I’ve given several talks and been featured in videos recently about GDPR. Here are some of my observations from those.
TL;DR: If you have taken no steps to be GDPR compliant, then you could be one of the first to get into trouble under the new law. If you have taken steps, you’re better off than someone who hasn’t.
“Proper, compliant use of data is now our priority”
It reminds me of the day after a train accident several years ago. I was at my local station and the announcer said “We can’t run this train today as your safety is now our number one priority”. What do you mean “now”? You mean it wasn’t before? That might have been a foot-in-mouth moment but that’s the way some people act. They’ve heard GDPR is coming so now they’re going to use personal data properly for fear of getting a large fine. You should have been doing this already!
“What’s this data protection law?”
Some people have only just realised there’s a Data Protection Act. Other people believe GDPR will introduce data protection for the first time. Look — if you’re already aware of the existing personal data protection laws and are trying to be compliant, you’re going in the right direction. If you’ve only just discovered there’s a DPA, let alone GDPR, you have a long journey ahead. Better start it now!
“I’ll get a GDPR consultant to fix this”
Ok, that’s a start. Remember though, it’s about people, process and technology. There is no GDPR magic wand a consultant can waive from afar. They can’t just tick a few boxes to make you compliant — in return for a large fee of course. Even as a lawyer there’s only so much I can do. I can re-write your data collection wording, your data processing clauses with customers and suppliers, prepare data protection policies etc. That alone isn’t enough to make you compliant. You still need to look at how your organisation handles personal data from the moment you get it to the moment you stop using it. You need to sort your data processes. How do you collect data? Who has it and what do you use it for? How long do you keep it? How much legacy data do you hold that you don’t need? That’s not looking outside-in, that’s looking inside-out.
“I’m a GDPR consultant and I can make you compliant”
Oh good. GDPR is a big issue and it’s worth people trying to address it, yes, even to buy in external expertise. But, I repeat, there is no GDPR magic wand. If you’re looking to buy in expertise, check the consultant’s track record. While GDPR is new, data protection is not. Does your consultant have any credible history of advising in this area or are they jumping on the bandwagon?
“I don’t have to be quicker than the lion, just quicker than you”
Yes, if you’ve taken some steps to be compliant, you’re better off than the person who has taken none. The ICO may go after those who have taken no steps. That still won’t guarantee she won’t fine you or use one of her extensive new powers against you. The ICO is generally pragmatic in my experience though.

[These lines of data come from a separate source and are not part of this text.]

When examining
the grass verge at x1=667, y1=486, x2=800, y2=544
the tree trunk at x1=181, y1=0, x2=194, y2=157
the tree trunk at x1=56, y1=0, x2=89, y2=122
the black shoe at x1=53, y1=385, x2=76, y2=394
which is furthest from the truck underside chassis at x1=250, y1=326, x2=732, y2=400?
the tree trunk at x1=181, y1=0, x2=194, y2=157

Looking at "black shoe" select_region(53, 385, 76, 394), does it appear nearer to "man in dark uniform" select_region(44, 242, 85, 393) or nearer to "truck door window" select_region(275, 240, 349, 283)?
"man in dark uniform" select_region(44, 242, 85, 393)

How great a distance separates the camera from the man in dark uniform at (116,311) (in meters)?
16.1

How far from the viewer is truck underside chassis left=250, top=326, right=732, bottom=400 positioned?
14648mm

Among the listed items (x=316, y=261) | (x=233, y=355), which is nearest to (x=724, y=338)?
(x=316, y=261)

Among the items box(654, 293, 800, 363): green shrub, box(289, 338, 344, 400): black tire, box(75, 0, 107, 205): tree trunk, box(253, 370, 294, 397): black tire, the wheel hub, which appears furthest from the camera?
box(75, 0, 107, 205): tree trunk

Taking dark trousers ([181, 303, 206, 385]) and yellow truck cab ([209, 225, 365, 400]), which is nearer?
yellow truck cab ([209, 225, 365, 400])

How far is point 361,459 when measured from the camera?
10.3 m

“I’m going to take a risk-based approach”
Fair enough. Running a business is all about balancing risk. If you use data in a reckless manner then that’s a risk too far. As the old saying goes, just because you can, doesn’t mean you should (or that it is lawful).
“Brexit will kill GDPR”
Ha, no! GDPR becomes enforceable on 25 May 2018. Brexit won’t happen until March 2019. Even then, it’s likely we’ll still have GDPR in one form or another. Data protection was even mentioned in the recent Queen’s speech. Not sure why though, as the General Data Protection Regulation doesn’t need a new Data Protection Act for it to be enforceable like the Directive did. The European Communities Act does that already. (All right, that’s a technical legal point I’ll save for my lawyer buddies.) Anyway, even if we don’t have data protection laws in the UK after Brexit — again, I can’t see why: quite aside from the fact we started it when we helped draft the European Convention on Human Rights in 1950, data, including the flow of personal data, is essential to the digital economy (ok, ok, I’ll move on) — you’ll still have to comply with GDPR in respect of any EU citizens’ data you use, access, process or hold.

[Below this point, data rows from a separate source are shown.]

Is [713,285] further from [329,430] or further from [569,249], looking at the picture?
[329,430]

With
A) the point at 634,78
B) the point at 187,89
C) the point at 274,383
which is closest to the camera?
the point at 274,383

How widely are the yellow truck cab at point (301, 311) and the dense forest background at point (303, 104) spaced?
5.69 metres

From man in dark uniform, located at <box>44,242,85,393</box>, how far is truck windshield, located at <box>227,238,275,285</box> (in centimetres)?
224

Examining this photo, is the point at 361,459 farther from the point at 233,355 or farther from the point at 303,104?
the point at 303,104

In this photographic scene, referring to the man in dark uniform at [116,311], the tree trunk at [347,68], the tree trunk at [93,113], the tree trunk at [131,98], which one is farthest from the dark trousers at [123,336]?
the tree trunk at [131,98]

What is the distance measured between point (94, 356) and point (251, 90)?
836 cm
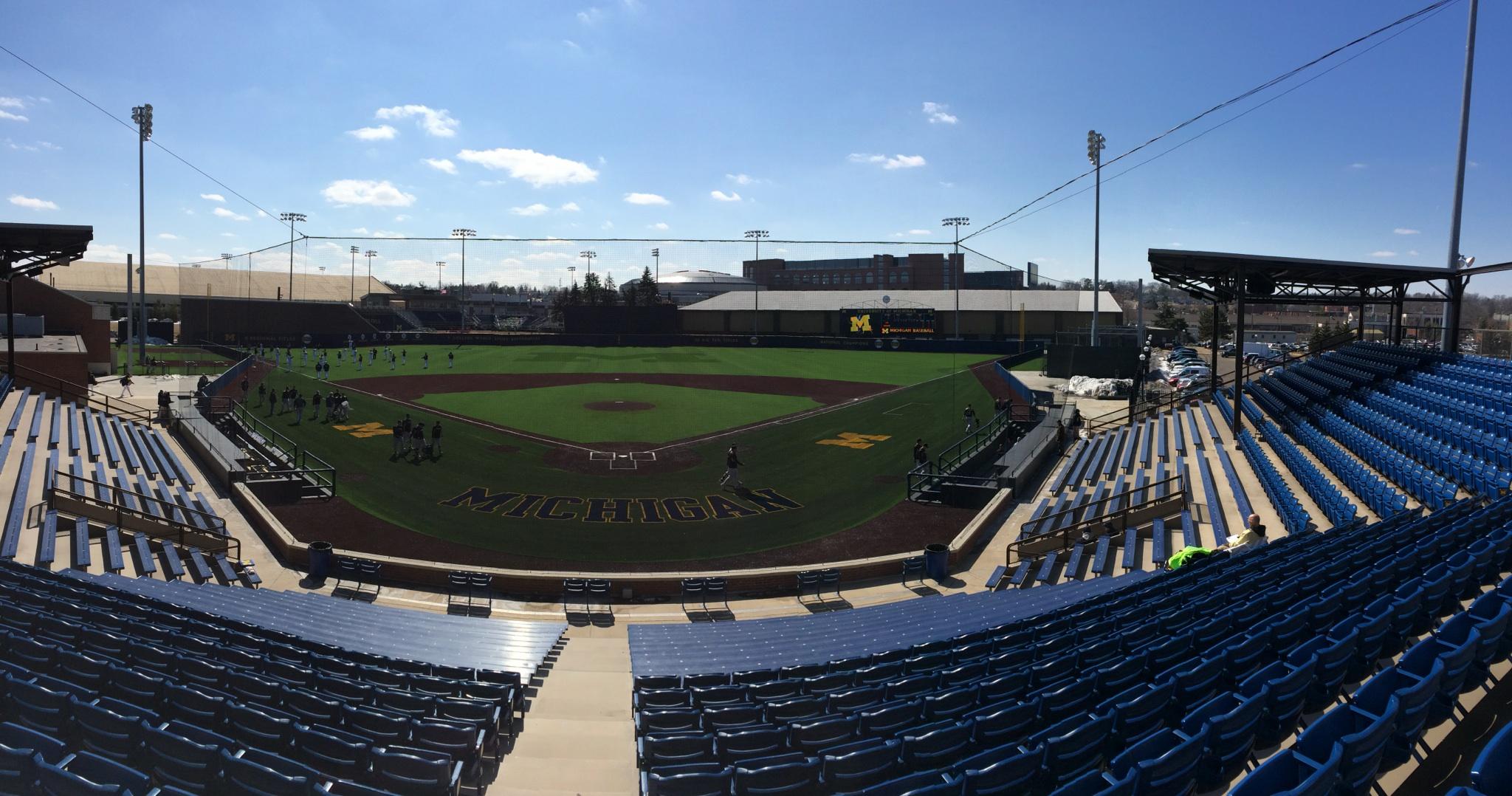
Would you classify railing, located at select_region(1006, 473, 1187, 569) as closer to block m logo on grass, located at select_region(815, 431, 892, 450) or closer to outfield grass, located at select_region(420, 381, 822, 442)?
block m logo on grass, located at select_region(815, 431, 892, 450)

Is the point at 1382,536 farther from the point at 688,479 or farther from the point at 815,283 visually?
the point at 815,283

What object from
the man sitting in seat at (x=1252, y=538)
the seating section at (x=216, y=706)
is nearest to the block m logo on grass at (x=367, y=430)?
the seating section at (x=216, y=706)

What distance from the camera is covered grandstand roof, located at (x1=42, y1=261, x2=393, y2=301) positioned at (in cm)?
11150

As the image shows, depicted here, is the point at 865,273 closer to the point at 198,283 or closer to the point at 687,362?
the point at 687,362

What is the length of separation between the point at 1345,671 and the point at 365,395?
45393mm

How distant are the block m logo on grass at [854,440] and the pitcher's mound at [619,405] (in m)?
12.0

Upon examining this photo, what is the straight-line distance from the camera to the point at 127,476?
70.8 feet

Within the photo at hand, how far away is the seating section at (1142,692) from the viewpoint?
5.38 m

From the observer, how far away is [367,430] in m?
33.7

“We’ll only comply with GDPR for EU data”
No compliance officer I’ve spoken to wants two standards of compliance to apply depending upon what the dataset is. If you can completely segregate your EU personal data from your non-EU personal data, then applying two standards is an option. Otherwise, GDPR compliance will have to act as the baseline for all your personal data.
“We don’t have budget for this so we’ll wait for the first fine before we act”

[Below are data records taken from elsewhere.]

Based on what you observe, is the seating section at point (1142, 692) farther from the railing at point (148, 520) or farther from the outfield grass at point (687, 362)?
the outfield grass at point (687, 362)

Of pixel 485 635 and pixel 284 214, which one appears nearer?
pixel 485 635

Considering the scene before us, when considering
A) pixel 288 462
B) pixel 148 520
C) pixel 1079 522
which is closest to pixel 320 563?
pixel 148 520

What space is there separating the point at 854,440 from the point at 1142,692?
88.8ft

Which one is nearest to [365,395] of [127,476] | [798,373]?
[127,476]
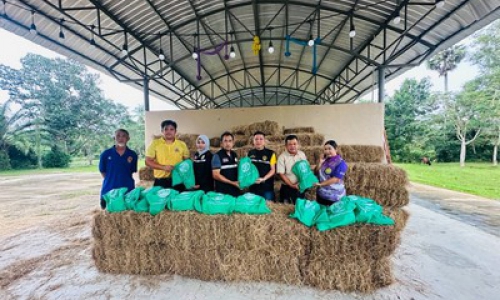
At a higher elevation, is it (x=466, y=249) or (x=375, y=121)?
(x=375, y=121)

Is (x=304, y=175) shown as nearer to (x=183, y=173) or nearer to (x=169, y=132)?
(x=183, y=173)

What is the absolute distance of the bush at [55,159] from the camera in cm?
1769

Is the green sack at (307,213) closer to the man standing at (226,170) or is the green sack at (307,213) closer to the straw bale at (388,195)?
the man standing at (226,170)

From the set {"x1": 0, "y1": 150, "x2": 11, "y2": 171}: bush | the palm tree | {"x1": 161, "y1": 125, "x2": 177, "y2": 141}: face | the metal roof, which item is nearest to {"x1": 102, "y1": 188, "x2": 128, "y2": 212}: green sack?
{"x1": 161, "y1": 125, "x2": 177, "y2": 141}: face

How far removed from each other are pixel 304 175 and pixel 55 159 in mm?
23495

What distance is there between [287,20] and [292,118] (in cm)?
269

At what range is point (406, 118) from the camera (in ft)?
64.4

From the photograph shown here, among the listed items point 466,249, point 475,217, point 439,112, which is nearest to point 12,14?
point 466,249

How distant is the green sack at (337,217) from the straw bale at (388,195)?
138 centimetres

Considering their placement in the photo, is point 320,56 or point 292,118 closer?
point 292,118

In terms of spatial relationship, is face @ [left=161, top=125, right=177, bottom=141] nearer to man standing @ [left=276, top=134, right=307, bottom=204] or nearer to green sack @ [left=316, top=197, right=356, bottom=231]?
man standing @ [left=276, top=134, right=307, bottom=204]

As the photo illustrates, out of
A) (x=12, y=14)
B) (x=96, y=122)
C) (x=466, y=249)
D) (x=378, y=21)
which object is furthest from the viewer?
(x=96, y=122)

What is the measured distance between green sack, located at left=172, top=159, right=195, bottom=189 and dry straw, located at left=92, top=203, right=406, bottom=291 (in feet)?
1.37

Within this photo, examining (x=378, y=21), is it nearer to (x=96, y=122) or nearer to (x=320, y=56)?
(x=320, y=56)
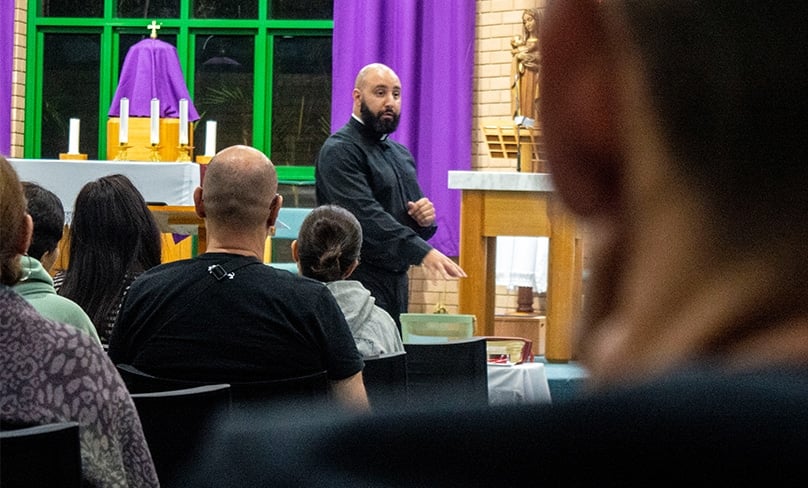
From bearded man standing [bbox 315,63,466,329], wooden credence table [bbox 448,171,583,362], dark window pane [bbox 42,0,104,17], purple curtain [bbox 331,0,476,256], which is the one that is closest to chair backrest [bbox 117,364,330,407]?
bearded man standing [bbox 315,63,466,329]

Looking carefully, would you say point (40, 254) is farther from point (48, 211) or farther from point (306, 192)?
point (306, 192)

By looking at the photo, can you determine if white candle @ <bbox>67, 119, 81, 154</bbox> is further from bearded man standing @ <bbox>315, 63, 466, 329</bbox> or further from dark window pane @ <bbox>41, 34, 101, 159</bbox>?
bearded man standing @ <bbox>315, 63, 466, 329</bbox>

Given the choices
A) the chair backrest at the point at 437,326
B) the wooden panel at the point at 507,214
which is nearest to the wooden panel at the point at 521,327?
the wooden panel at the point at 507,214

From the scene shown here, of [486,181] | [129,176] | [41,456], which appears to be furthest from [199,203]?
[129,176]

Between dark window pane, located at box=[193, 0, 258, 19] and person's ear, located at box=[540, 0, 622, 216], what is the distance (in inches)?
313

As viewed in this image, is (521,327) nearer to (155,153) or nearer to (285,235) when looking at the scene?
(285,235)

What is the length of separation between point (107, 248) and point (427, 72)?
4385 mm

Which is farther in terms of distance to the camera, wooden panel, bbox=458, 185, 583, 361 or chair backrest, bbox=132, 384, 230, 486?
wooden panel, bbox=458, 185, 583, 361

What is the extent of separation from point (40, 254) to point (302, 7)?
16.9 ft

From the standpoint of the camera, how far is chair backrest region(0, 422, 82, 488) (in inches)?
65.0

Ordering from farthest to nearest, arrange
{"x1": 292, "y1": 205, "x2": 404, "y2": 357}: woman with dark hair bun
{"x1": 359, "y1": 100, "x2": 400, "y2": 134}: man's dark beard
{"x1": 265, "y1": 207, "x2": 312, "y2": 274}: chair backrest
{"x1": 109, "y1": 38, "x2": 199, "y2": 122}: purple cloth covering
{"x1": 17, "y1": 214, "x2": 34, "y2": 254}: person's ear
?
{"x1": 109, "y1": 38, "x2": 199, "y2": 122}: purple cloth covering → {"x1": 265, "y1": 207, "x2": 312, "y2": 274}: chair backrest → {"x1": 359, "y1": 100, "x2": 400, "y2": 134}: man's dark beard → {"x1": 292, "y1": 205, "x2": 404, "y2": 357}: woman with dark hair bun → {"x1": 17, "y1": 214, "x2": 34, "y2": 254}: person's ear

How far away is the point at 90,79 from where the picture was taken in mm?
8164

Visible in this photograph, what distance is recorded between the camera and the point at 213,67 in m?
8.12

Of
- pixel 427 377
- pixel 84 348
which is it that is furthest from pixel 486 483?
pixel 427 377
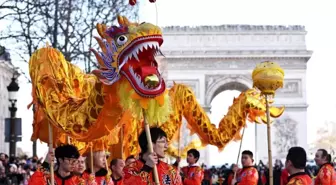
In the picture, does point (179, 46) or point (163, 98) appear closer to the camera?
point (163, 98)

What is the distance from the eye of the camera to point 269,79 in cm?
1012

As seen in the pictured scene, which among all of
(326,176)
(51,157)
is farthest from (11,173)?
(51,157)

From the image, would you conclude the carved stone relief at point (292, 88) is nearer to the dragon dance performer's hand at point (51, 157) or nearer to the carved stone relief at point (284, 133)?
the carved stone relief at point (284, 133)

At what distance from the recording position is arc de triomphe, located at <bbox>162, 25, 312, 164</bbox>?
49156 mm

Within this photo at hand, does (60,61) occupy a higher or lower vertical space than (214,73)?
lower

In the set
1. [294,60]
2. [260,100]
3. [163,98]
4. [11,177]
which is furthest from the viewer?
[294,60]

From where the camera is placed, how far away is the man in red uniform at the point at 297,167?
815 cm

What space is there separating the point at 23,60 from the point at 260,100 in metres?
12.2

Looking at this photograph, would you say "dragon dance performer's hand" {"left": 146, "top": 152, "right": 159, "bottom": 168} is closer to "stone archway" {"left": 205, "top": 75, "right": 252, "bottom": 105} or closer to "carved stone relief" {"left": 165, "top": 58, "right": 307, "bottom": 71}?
"carved stone relief" {"left": 165, "top": 58, "right": 307, "bottom": 71}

You’re sure you won’t be one of the first to be fined? Or to receive a prohibition order from the ICO preventing you from processing personal data? Good luck with that. That’s not a strategy I’m advocating. The ICO will focus on the most egregious breaches, of course, and this might not be you. What if your employees or customers blow the whistle on you? What would customer awareness of your data breach or non-compliance do to your reputation? Remember, it’s cheaper to keep existing customers than to get new ones.